[Records shown start]
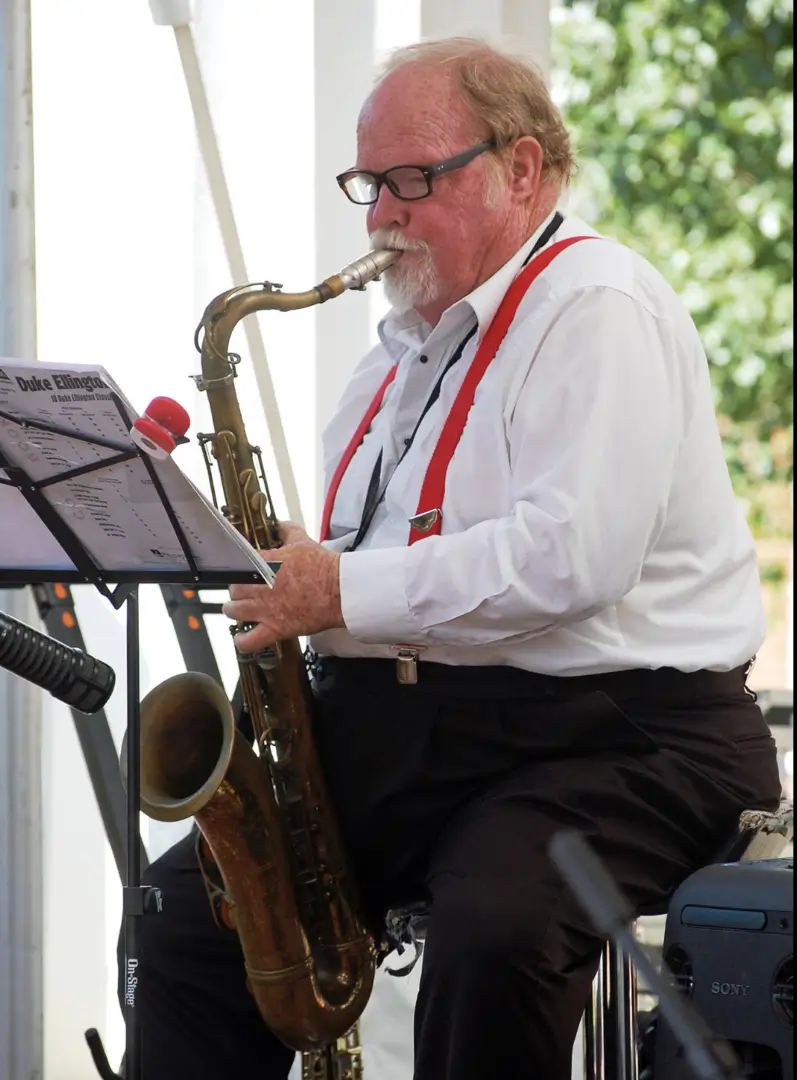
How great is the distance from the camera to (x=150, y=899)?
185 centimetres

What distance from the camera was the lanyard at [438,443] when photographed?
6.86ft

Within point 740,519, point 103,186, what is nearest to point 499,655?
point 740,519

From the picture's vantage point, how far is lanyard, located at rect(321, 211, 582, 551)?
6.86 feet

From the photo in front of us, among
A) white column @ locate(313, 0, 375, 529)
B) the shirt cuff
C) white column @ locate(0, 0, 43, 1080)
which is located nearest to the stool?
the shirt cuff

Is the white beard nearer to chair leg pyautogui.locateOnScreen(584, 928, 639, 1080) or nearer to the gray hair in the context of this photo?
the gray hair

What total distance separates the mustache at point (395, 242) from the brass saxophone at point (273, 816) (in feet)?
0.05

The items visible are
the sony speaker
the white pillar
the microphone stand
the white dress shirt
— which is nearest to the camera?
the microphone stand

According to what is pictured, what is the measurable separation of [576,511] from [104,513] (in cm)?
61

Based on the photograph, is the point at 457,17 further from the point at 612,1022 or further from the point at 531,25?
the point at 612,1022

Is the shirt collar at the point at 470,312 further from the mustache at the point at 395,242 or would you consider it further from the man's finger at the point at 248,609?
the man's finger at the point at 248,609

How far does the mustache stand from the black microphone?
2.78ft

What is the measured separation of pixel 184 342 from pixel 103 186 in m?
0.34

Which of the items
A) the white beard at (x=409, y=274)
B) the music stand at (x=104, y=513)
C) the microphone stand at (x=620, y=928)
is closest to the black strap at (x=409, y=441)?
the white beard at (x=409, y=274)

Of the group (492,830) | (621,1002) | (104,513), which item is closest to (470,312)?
[Records shown end]
[Records shown start]
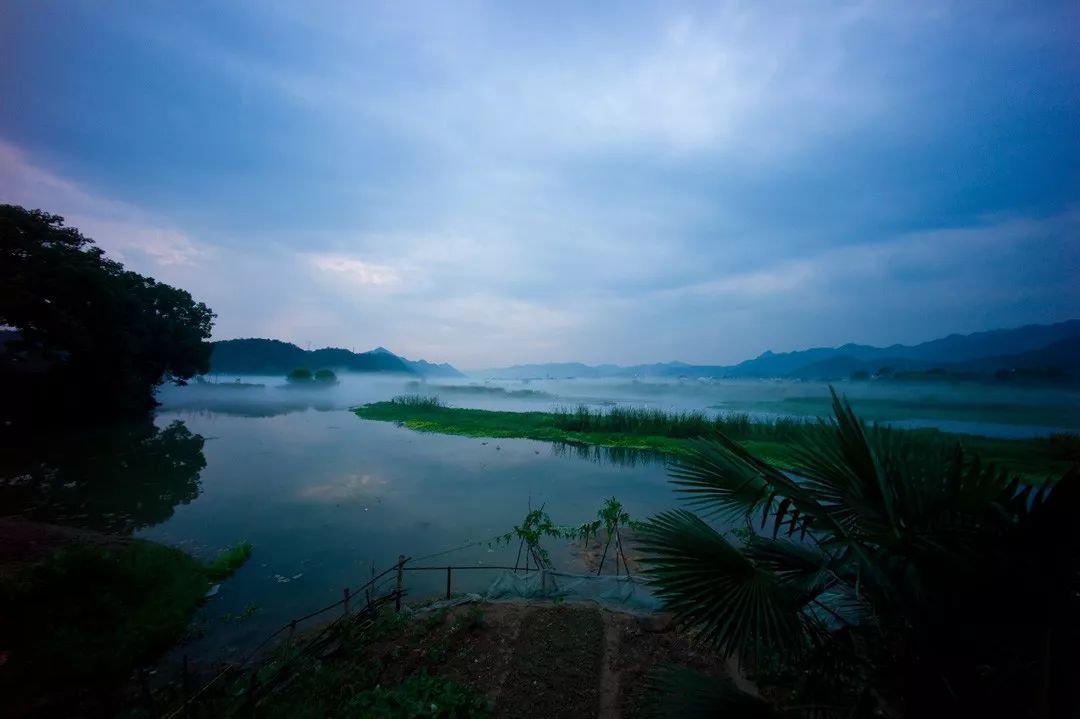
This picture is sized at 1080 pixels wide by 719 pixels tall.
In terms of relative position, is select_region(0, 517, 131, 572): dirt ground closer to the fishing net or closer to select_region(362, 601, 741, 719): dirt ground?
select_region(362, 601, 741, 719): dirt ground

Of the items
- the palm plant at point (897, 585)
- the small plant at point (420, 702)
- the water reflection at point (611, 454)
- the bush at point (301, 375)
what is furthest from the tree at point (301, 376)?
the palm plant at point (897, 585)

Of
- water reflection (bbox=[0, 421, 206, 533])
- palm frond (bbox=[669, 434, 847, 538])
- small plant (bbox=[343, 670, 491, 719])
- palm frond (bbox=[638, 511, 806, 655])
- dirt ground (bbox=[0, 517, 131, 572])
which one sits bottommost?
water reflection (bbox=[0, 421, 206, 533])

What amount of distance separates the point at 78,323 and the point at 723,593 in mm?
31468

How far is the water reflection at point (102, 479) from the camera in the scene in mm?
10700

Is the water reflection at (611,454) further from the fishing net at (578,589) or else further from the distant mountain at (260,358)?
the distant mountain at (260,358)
[Records shown end]
Objective: Return every line of the rows above that contains the string "frond". Letter case counts.

Exercise result:
- palm frond (bbox=[669, 434, 847, 538])
- palm frond (bbox=[638, 511, 806, 655])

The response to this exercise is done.